We have discussed a few problems that different recommender approaches have, such as the cold-start problem in collaborative filtering. Some of these problems can be resolved by using a different recommender approach in the start-up phase (e.g., using a content-based approach). In this Python notebook, I will present a simple hybdrif recommender that combines the content and the collaborative filters that we've built so far.

##### Popular Example 
Netflix is a very good example of a hybrid recommender. It employs content-based techniques when it shows you similar movies to a movie you're watching (the "more like this" section). These are typically content-based. However, most of the times, you would use a collaborative filter ("Top picks for you").

What you have to do :: Write out the part of the passage on hybrid recommenders starting with "We have discussed" and going on through "built so far.". You won't need the entries to do this.

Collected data
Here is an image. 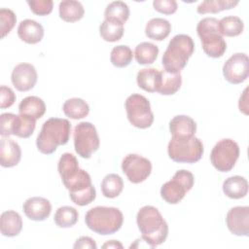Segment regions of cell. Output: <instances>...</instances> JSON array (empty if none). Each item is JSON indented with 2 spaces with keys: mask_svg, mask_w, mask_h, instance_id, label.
<instances>
[{
  "mask_svg": "<svg viewBox=\"0 0 249 249\" xmlns=\"http://www.w3.org/2000/svg\"><path fill=\"white\" fill-rule=\"evenodd\" d=\"M57 170L64 187L69 191L70 199L75 204L86 206L95 199L96 192L90 176L79 167L78 160L74 155L62 154L57 163Z\"/></svg>",
  "mask_w": 249,
  "mask_h": 249,
  "instance_id": "obj_1",
  "label": "cell"
},
{
  "mask_svg": "<svg viewBox=\"0 0 249 249\" xmlns=\"http://www.w3.org/2000/svg\"><path fill=\"white\" fill-rule=\"evenodd\" d=\"M136 223L142 240L149 247L155 248L166 240L168 225L158 208L152 205L141 207L136 215Z\"/></svg>",
  "mask_w": 249,
  "mask_h": 249,
  "instance_id": "obj_2",
  "label": "cell"
},
{
  "mask_svg": "<svg viewBox=\"0 0 249 249\" xmlns=\"http://www.w3.org/2000/svg\"><path fill=\"white\" fill-rule=\"evenodd\" d=\"M71 124L67 119L50 118L42 125L36 139V146L40 153L51 155L60 145L69 141Z\"/></svg>",
  "mask_w": 249,
  "mask_h": 249,
  "instance_id": "obj_3",
  "label": "cell"
},
{
  "mask_svg": "<svg viewBox=\"0 0 249 249\" xmlns=\"http://www.w3.org/2000/svg\"><path fill=\"white\" fill-rule=\"evenodd\" d=\"M195 51V43L187 34H177L168 43L163 53L161 63L165 71L180 73L187 65L189 58Z\"/></svg>",
  "mask_w": 249,
  "mask_h": 249,
  "instance_id": "obj_4",
  "label": "cell"
},
{
  "mask_svg": "<svg viewBox=\"0 0 249 249\" xmlns=\"http://www.w3.org/2000/svg\"><path fill=\"white\" fill-rule=\"evenodd\" d=\"M124 215L117 207L95 206L90 208L85 216L88 228L95 233L108 235L117 232L123 226Z\"/></svg>",
  "mask_w": 249,
  "mask_h": 249,
  "instance_id": "obj_5",
  "label": "cell"
},
{
  "mask_svg": "<svg viewBox=\"0 0 249 249\" xmlns=\"http://www.w3.org/2000/svg\"><path fill=\"white\" fill-rule=\"evenodd\" d=\"M196 32L200 38L203 52L210 57H221L226 50L227 43L219 29V20L215 18H204L196 25Z\"/></svg>",
  "mask_w": 249,
  "mask_h": 249,
  "instance_id": "obj_6",
  "label": "cell"
},
{
  "mask_svg": "<svg viewBox=\"0 0 249 249\" xmlns=\"http://www.w3.org/2000/svg\"><path fill=\"white\" fill-rule=\"evenodd\" d=\"M203 152L202 142L195 135L172 136L167 146L168 157L173 161L179 163H195L201 159Z\"/></svg>",
  "mask_w": 249,
  "mask_h": 249,
  "instance_id": "obj_7",
  "label": "cell"
},
{
  "mask_svg": "<svg viewBox=\"0 0 249 249\" xmlns=\"http://www.w3.org/2000/svg\"><path fill=\"white\" fill-rule=\"evenodd\" d=\"M124 108L129 123L141 129L148 128L154 122V114L151 110L150 101L142 94L133 93L124 102Z\"/></svg>",
  "mask_w": 249,
  "mask_h": 249,
  "instance_id": "obj_8",
  "label": "cell"
},
{
  "mask_svg": "<svg viewBox=\"0 0 249 249\" xmlns=\"http://www.w3.org/2000/svg\"><path fill=\"white\" fill-rule=\"evenodd\" d=\"M195 176L186 169L175 172L172 179L165 182L160 188V196L169 204L179 203L194 186Z\"/></svg>",
  "mask_w": 249,
  "mask_h": 249,
  "instance_id": "obj_9",
  "label": "cell"
},
{
  "mask_svg": "<svg viewBox=\"0 0 249 249\" xmlns=\"http://www.w3.org/2000/svg\"><path fill=\"white\" fill-rule=\"evenodd\" d=\"M73 138L75 151L83 159H89L100 146L97 130L89 122L79 123L74 128Z\"/></svg>",
  "mask_w": 249,
  "mask_h": 249,
  "instance_id": "obj_10",
  "label": "cell"
},
{
  "mask_svg": "<svg viewBox=\"0 0 249 249\" xmlns=\"http://www.w3.org/2000/svg\"><path fill=\"white\" fill-rule=\"evenodd\" d=\"M238 158V144L230 138H225L217 142L210 153L211 163L220 172L231 170Z\"/></svg>",
  "mask_w": 249,
  "mask_h": 249,
  "instance_id": "obj_11",
  "label": "cell"
},
{
  "mask_svg": "<svg viewBox=\"0 0 249 249\" xmlns=\"http://www.w3.org/2000/svg\"><path fill=\"white\" fill-rule=\"evenodd\" d=\"M122 170L129 182L139 184L144 182L152 172L151 161L137 154H128L122 161Z\"/></svg>",
  "mask_w": 249,
  "mask_h": 249,
  "instance_id": "obj_12",
  "label": "cell"
},
{
  "mask_svg": "<svg viewBox=\"0 0 249 249\" xmlns=\"http://www.w3.org/2000/svg\"><path fill=\"white\" fill-rule=\"evenodd\" d=\"M223 75L230 84L243 83L249 76V58L243 53L232 54L223 66Z\"/></svg>",
  "mask_w": 249,
  "mask_h": 249,
  "instance_id": "obj_13",
  "label": "cell"
},
{
  "mask_svg": "<svg viewBox=\"0 0 249 249\" xmlns=\"http://www.w3.org/2000/svg\"><path fill=\"white\" fill-rule=\"evenodd\" d=\"M229 231L237 236L249 235V207L235 206L229 210L226 216Z\"/></svg>",
  "mask_w": 249,
  "mask_h": 249,
  "instance_id": "obj_14",
  "label": "cell"
},
{
  "mask_svg": "<svg viewBox=\"0 0 249 249\" xmlns=\"http://www.w3.org/2000/svg\"><path fill=\"white\" fill-rule=\"evenodd\" d=\"M37 71L30 63H19L13 69L11 80L13 86L18 91H28L34 88L37 83Z\"/></svg>",
  "mask_w": 249,
  "mask_h": 249,
  "instance_id": "obj_15",
  "label": "cell"
},
{
  "mask_svg": "<svg viewBox=\"0 0 249 249\" xmlns=\"http://www.w3.org/2000/svg\"><path fill=\"white\" fill-rule=\"evenodd\" d=\"M22 209L28 219L41 222L50 216L52 212V204L50 200L45 197L32 196L24 201Z\"/></svg>",
  "mask_w": 249,
  "mask_h": 249,
  "instance_id": "obj_16",
  "label": "cell"
},
{
  "mask_svg": "<svg viewBox=\"0 0 249 249\" xmlns=\"http://www.w3.org/2000/svg\"><path fill=\"white\" fill-rule=\"evenodd\" d=\"M21 159V150L19 145L13 139L2 137L0 142V164L9 168L16 166Z\"/></svg>",
  "mask_w": 249,
  "mask_h": 249,
  "instance_id": "obj_17",
  "label": "cell"
},
{
  "mask_svg": "<svg viewBox=\"0 0 249 249\" xmlns=\"http://www.w3.org/2000/svg\"><path fill=\"white\" fill-rule=\"evenodd\" d=\"M18 35L19 39L27 44H37L44 37V28L41 23L34 19L21 20L18 27Z\"/></svg>",
  "mask_w": 249,
  "mask_h": 249,
  "instance_id": "obj_18",
  "label": "cell"
},
{
  "mask_svg": "<svg viewBox=\"0 0 249 249\" xmlns=\"http://www.w3.org/2000/svg\"><path fill=\"white\" fill-rule=\"evenodd\" d=\"M22 230L21 216L14 211L7 210L1 214L0 217V231L4 236H17Z\"/></svg>",
  "mask_w": 249,
  "mask_h": 249,
  "instance_id": "obj_19",
  "label": "cell"
},
{
  "mask_svg": "<svg viewBox=\"0 0 249 249\" xmlns=\"http://www.w3.org/2000/svg\"><path fill=\"white\" fill-rule=\"evenodd\" d=\"M169 131L174 137L194 136L196 131V124L189 116L178 115L169 122Z\"/></svg>",
  "mask_w": 249,
  "mask_h": 249,
  "instance_id": "obj_20",
  "label": "cell"
},
{
  "mask_svg": "<svg viewBox=\"0 0 249 249\" xmlns=\"http://www.w3.org/2000/svg\"><path fill=\"white\" fill-rule=\"evenodd\" d=\"M224 194L232 199H239L244 197L248 193L247 180L239 175H234L227 178L223 182Z\"/></svg>",
  "mask_w": 249,
  "mask_h": 249,
  "instance_id": "obj_21",
  "label": "cell"
},
{
  "mask_svg": "<svg viewBox=\"0 0 249 249\" xmlns=\"http://www.w3.org/2000/svg\"><path fill=\"white\" fill-rule=\"evenodd\" d=\"M136 82L140 89L148 92H158L160 84V71L156 68H143L136 76Z\"/></svg>",
  "mask_w": 249,
  "mask_h": 249,
  "instance_id": "obj_22",
  "label": "cell"
},
{
  "mask_svg": "<svg viewBox=\"0 0 249 249\" xmlns=\"http://www.w3.org/2000/svg\"><path fill=\"white\" fill-rule=\"evenodd\" d=\"M18 112L20 115L38 120L44 116L46 112V104L43 99L38 96H27L20 101L18 105Z\"/></svg>",
  "mask_w": 249,
  "mask_h": 249,
  "instance_id": "obj_23",
  "label": "cell"
},
{
  "mask_svg": "<svg viewBox=\"0 0 249 249\" xmlns=\"http://www.w3.org/2000/svg\"><path fill=\"white\" fill-rule=\"evenodd\" d=\"M171 31L170 22L161 18H155L150 19L145 27V34L149 39L155 41L164 40Z\"/></svg>",
  "mask_w": 249,
  "mask_h": 249,
  "instance_id": "obj_24",
  "label": "cell"
},
{
  "mask_svg": "<svg viewBox=\"0 0 249 249\" xmlns=\"http://www.w3.org/2000/svg\"><path fill=\"white\" fill-rule=\"evenodd\" d=\"M59 18L66 22L80 20L85 15V9L81 2L76 0H63L58 5Z\"/></svg>",
  "mask_w": 249,
  "mask_h": 249,
  "instance_id": "obj_25",
  "label": "cell"
},
{
  "mask_svg": "<svg viewBox=\"0 0 249 249\" xmlns=\"http://www.w3.org/2000/svg\"><path fill=\"white\" fill-rule=\"evenodd\" d=\"M62 110L66 117L73 120H80L89 115V106L84 99L72 97L64 102Z\"/></svg>",
  "mask_w": 249,
  "mask_h": 249,
  "instance_id": "obj_26",
  "label": "cell"
},
{
  "mask_svg": "<svg viewBox=\"0 0 249 249\" xmlns=\"http://www.w3.org/2000/svg\"><path fill=\"white\" fill-rule=\"evenodd\" d=\"M182 85L180 73H170L165 70L160 71V84L158 92L162 95H172L176 93Z\"/></svg>",
  "mask_w": 249,
  "mask_h": 249,
  "instance_id": "obj_27",
  "label": "cell"
},
{
  "mask_svg": "<svg viewBox=\"0 0 249 249\" xmlns=\"http://www.w3.org/2000/svg\"><path fill=\"white\" fill-rule=\"evenodd\" d=\"M102 195L107 198H115L121 195L124 189L122 177L116 173L106 175L101 182Z\"/></svg>",
  "mask_w": 249,
  "mask_h": 249,
  "instance_id": "obj_28",
  "label": "cell"
},
{
  "mask_svg": "<svg viewBox=\"0 0 249 249\" xmlns=\"http://www.w3.org/2000/svg\"><path fill=\"white\" fill-rule=\"evenodd\" d=\"M159 54V48L157 45L150 42H142L138 44L134 51V56L137 63L141 65H148L155 62Z\"/></svg>",
  "mask_w": 249,
  "mask_h": 249,
  "instance_id": "obj_29",
  "label": "cell"
},
{
  "mask_svg": "<svg viewBox=\"0 0 249 249\" xmlns=\"http://www.w3.org/2000/svg\"><path fill=\"white\" fill-rule=\"evenodd\" d=\"M129 17V8L123 1L111 2L105 9L104 18L107 20H112L124 24Z\"/></svg>",
  "mask_w": 249,
  "mask_h": 249,
  "instance_id": "obj_30",
  "label": "cell"
},
{
  "mask_svg": "<svg viewBox=\"0 0 249 249\" xmlns=\"http://www.w3.org/2000/svg\"><path fill=\"white\" fill-rule=\"evenodd\" d=\"M35 127L36 120L20 114L16 115L13 124V135L20 138H28L33 134Z\"/></svg>",
  "mask_w": 249,
  "mask_h": 249,
  "instance_id": "obj_31",
  "label": "cell"
},
{
  "mask_svg": "<svg viewBox=\"0 0 249 249\" xmlns=\"http://www.w3.org/2000/svg\"><path fill=\"white\" fill-rule=\"evenodd\" d=\"M238 3L237 0H205L197 6L196 12L200 15L217 14L224 10L232 9Z\"/></svg>",
  "mask_w": 249,
  "mask_h": 249,
  "instance_id": "obj_32",
  "label": "cell"
},
{
  "mask_svg": "<svg viewBox=\"0 0 249 249\" xmlns=\"http://www.w3.org/2000/svg\"><path fill=\"white\" fill-rule=\"evenodd\" d=\"M244 23L241 18L235 16H228L219 20L220 33L228 37H235L242 33Z\"/></svg>",
  "mask_w": 249,
  "mask_h": 249,
  "instance_id": "obj_33",
  "label": "cell"
},
{
  "mask_svg": "<svg viewBox=\"0 0 249 249\" xmlns=\"http://www.w3.org/2000/svg\"><path fill=\"white\" fill-rule=\"evenodd\" d=\"M124 31V24L112 20L104 19L99 26L100 36L106 42L113 43L121 40Z\"/></svg>",
  "mask_w": 249,
  "mask_h": 249,
  "instance_id": "obj_34",
  "label": "cell"
},
{
  "mask_svg": "<svg viewBox=\"0 0 249 249\" xmlns=\"http://www.w3.org/2000/svg\"><path fill=\"white\" fill-rule=\"evenodd\" d=\"M79 214L72 206H60L54 213V223L59 228H70L78 222Z\"/></svg>",
  "mask_w": 249,
  "mask_h": 249,
  "instance_id": "obj_35",
  "label": "cell"
},
{
  "mask_svg": "<svg viewBox=\"0 0 249 249\" xmlns=\"http://www.w3.org/2000/svg\"><path fill=\"white\" fill-rule=\"evenodd\" d=\"M133 57L131 49L125 45H118L114 47L111 51L110 61L118 68H124L129 65Z\"/></svg>",
  "mask_w": 249,
  "mask_h": 249,
  "instance_id": "obj_36",
  "label": "cell"
},
{
  "mask_svg": "<svg viewBox=\"0 0 249 249\" xmlns=\"http://www.w3.org/2000/svg\"><path fill=\"white\" fill-rule=\"evenodd\" d=\"M17 22L16 14L6 8L0 9V23H1V38L3 39L6 35H8L11 30L14 28Z\"/></svg>",
  "mask_w": 249,
  "mask_h": 249,
  "instance_id": "obj_37",
  "label": "cell"
},
{
  "mask_svg": "<svg viewBox=\"0 0 249 249\" xmlns=\"http://www.w3.org/2000/svg\"><path fill=\"white\" fill-rule=\"evenodd\" d=\"M27 4L37 16H47L52 13L53 8V2L52 0H28Z\"/></svg>",
  "mask_w": 249,
  "mask_h": 249,
  "instance_id": "obj_38",
  "label": "cell"
},
{
  "mask_svg": "<svg viewBox=\"0 0 249 249\" xmlns=\"http://www.w3.org/2000/svg\"><path fill=\"white\" fill-rule=\"evenodd\" d=\"M16 114L3 113L0 115V134L2 137H9L13 135V124Z\"/></svg>",
  "mask_w": 249,
  "mask_h": 249,
  "instance_id": "obj_39",
  "label": "cell"
},
{
  "mask_svg": "<svg viewBox=\"0 0 249 249\" xmlns=\"http://www.w3.org/2000/svg\"><path fill=\"white\" fill-rule=\"evenodd\" d=\"M153 6L156 11L163 15H172L177 11L178 8L175 0H154Z\"/></svg>",
  "mask_w": 249,
  "mask_h": 249,
  "instance_id": "obj_40",
  "label": "cell"
},
{
  "mask_svg": "<svg viewBox=\"0 0 249 249\" xmlns=\"http://www.w3.org/2000/svg\"><path fill=\"white\" fill-rule=\"evenodd\" d=\"M16 101V94L14 90L7 87L1 86L0 87V108L6 109L11 107Z\"/></svg>",
  "mask_w": 249,
  "mask_h": 249,
  "instance_id": "obj_41",
  "label": "cell"
},
{
  "mask_svg": "<svg viewBox=\"0 0 249 249\" xmlns=\"http://www.w3.org/2000/svg\"><path fill=\"white\" fill-rule=\"evenodd\" d=\"M73 248H75V249H80V248H83V249H85V248L86 249H96L97 245L91 237H89V236H81L76 240V242L73 245Z\"/></svg>",
  "mask_w": 249,
  "mask_h": 249,
  "instance_id": "obj_42",
  "label": "cell"
},
{
  "mask_svg": "<svg viewBox=\"0 0 249 249\" xmlns=\"http://www.w3.org/2000/svg\"><path fill=\"white\" fill-rule=\"evenodd\" d=\"M247 90L248 88H246L243 92L242 95H240L239 97V102H238V108L239 111L242 112L245 115H248V104H247Z\"/></svg>",
  "mask_w": 249,
  "mask_h": 249,
  "instance_id": "obj_43",
  "label": "cell"
},
{
  "mask_svg": "<svg viewBox=\"0 0 249 249\" xmlns=\"http://www.w3.org/2000/svg\"><path fill=\"white\" fill-rule=\"evenodd\" d=\"M123 244L118 240H110L102 245V248H123Z\"/></svg>",
  "mask_w": 249,
  "mask_h": 249,
  "instance_id": "obj_44",
  "label": "cell"
}]
</instances>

Task response ::
We have discussed a few problems that different recommender approaches have, such as the cold-start problem in collaborative filtering. Some of these problems can be resolved by using a different recommender approach in the start-up phase (e.g., using a content-based approach). In this Python notebook, I will present a simple hybdrif recommender that combines the content and the collaborative filters that we've built so far.